From: Jeff Layton <jlayton@poochiereds.net>

In order to allow knfsd's lock manager to lift its grace period early,
we need to figure out whether all clients have finished reclaiming
their state not. Unfortunately, the current code doesn't allow us to
ascertain this. All we track for each client is a timestamp that tells
us when the last "check" or "create" operation came in.

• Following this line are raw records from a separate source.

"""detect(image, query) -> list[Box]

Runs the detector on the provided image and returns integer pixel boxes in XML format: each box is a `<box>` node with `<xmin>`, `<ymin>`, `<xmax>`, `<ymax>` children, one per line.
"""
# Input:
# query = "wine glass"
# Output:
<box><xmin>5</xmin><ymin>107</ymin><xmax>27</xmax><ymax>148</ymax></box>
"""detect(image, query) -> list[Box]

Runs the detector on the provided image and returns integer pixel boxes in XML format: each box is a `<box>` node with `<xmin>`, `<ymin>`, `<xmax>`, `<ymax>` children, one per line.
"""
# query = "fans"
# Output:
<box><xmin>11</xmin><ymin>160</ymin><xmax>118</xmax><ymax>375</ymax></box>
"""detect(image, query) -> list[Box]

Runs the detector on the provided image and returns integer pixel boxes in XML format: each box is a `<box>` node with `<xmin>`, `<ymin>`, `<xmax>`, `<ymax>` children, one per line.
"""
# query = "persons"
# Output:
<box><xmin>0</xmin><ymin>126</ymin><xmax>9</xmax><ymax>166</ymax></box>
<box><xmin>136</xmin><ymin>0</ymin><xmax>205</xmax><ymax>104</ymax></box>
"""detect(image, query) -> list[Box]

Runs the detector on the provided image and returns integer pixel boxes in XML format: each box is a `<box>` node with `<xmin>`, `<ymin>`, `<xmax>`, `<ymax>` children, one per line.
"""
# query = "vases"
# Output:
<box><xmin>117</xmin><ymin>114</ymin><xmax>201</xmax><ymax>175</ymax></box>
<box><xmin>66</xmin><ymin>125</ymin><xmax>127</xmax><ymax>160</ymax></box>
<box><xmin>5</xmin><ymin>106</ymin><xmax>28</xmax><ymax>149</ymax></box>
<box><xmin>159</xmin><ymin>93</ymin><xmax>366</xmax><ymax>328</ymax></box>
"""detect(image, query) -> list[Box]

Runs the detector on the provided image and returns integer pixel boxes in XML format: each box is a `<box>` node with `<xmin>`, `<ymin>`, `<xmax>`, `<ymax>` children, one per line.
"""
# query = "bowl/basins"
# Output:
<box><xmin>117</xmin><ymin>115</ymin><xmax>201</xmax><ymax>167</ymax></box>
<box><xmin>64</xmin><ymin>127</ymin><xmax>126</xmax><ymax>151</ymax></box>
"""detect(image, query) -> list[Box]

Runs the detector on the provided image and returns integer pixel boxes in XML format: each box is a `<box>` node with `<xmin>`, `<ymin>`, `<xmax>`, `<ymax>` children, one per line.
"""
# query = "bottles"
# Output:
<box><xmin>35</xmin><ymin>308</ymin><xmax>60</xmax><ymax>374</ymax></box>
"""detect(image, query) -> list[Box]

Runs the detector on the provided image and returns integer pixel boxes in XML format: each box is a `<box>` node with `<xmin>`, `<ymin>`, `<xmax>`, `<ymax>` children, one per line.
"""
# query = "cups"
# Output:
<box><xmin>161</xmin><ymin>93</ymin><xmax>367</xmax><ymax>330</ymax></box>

We need to track the two timestamps separately. Add a new
"reclaim_complete" column to the database that tells us when the last
"create" operation came in. For now, we just insert "0" in that column
but a later patch will make it so that we insert a real timestamp for
v4.1+ client records.

Signed-off-by: Jeff Layton <jlayton@primarydata.com>
---
 utils/nfsdcltrack/sqlite.c | 102 +++++++++++++++++++++++++++++++++++++++++----
 1 file changed, 94 insertions(+), 8 deletions(-)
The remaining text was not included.